Published at 13:39 GMT on Saturday, 1st December 2012.
Forestry Commission confirm Ash dieback in Croy

Picture is copyright of Forestry Commission

CROY has been confirmed as a location with the Chalara fraxinea disease which has claimed up to 95% of trees in neighbouring EU countries.

Chalara dieback of ash is a serious disease of ash trees caused by a fungus called Chalara fraxinea (C. fraxinea), including its sexual stage, Hymenoscyphus pseudoalbidus (H. pseudoalbidus). The disease causes leaf loss and crown dieback in affected trees, and usually leads to tree death.

C. fraxinea is being treated as a quarantine pest under national emergency measures, and it is important that suspected cases of the disease are reported.

A spokesperson for the Forestry Commission said: “Hundreds of staff from government agencies checked ash trees across the UK for signs of the disease during early November.

“It was one of several actions to emerge from a meeting of the Government’s emergency committee, COBR, which Environment Secretary Owen Paterson chaired on Friday 2 November.

“Plant health experts are also undertaking a survey of about a thousand sites which have received saplings (young trees) from nurseries where Chalara dieback has been found.”

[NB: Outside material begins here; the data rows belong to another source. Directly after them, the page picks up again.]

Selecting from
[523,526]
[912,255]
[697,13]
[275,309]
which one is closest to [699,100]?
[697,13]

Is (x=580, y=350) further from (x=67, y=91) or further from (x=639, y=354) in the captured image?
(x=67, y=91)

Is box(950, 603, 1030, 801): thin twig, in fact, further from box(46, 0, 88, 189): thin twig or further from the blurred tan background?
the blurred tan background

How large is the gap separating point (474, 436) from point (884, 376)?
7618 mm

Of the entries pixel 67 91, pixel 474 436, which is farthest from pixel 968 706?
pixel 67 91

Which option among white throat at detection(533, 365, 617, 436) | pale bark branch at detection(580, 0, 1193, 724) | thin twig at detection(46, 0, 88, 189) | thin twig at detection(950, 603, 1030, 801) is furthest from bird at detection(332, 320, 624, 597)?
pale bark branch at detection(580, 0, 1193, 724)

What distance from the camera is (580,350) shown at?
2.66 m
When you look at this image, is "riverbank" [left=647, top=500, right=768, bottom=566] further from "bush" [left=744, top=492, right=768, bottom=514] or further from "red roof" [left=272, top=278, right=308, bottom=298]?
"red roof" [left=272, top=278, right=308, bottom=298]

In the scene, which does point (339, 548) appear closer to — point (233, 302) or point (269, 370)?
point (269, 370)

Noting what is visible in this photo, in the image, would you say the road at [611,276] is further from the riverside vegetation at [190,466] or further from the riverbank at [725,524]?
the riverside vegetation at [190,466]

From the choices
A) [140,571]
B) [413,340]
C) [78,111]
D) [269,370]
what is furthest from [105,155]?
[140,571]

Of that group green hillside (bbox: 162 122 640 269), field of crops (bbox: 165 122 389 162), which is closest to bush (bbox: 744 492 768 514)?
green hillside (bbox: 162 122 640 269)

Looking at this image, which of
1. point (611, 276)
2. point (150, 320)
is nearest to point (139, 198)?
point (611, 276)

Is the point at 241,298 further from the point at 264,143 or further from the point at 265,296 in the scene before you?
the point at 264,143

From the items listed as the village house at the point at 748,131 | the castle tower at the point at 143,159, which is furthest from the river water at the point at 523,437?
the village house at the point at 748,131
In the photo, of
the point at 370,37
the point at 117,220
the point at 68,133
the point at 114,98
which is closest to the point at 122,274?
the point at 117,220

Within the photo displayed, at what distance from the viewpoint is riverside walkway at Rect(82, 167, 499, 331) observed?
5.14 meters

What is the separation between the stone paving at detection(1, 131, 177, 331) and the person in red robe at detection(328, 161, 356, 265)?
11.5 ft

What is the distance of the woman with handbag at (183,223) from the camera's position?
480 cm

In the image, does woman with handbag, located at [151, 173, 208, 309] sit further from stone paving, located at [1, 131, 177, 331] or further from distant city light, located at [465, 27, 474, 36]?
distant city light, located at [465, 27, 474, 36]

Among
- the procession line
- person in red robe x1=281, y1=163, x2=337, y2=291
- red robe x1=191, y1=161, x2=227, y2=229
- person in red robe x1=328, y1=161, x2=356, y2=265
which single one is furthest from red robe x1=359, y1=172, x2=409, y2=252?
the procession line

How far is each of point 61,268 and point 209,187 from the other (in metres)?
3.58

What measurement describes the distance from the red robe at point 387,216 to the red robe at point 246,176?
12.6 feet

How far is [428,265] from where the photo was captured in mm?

So far the confirmed findings as of 27 November 2012 include 17 nursery sites , 105 recently planted sites  and 135 in the wider environment, e.g. established woodland . According to the commission’s surveys, Croy is one the UK locations to have the disease.

“The risk of visitors spreading the disease is very small and we are not closing forests or advising owners of infected sites to do so,” a spokesperson added.

The Forestry Commission have asked that visitors travelling to an infected or suspected wood follow these steps:

do not remove any plant material (firewood, sticks, leaves or cuttings) from the woodland;

where possible, before leaving the woodland, clean soil, mud, leaves and other plant material from footwear, clothing, dogs, horses, the wheels and tyres of bicycles, baby buggies, carriages and other vehicles, and remove any leaves which are sticking to your car;

before visiting other countryside sites, parks, garden centres and nurseries, thoroughly wash footwear, wheels and tyres in soapy water;

follow the instructions on any signs.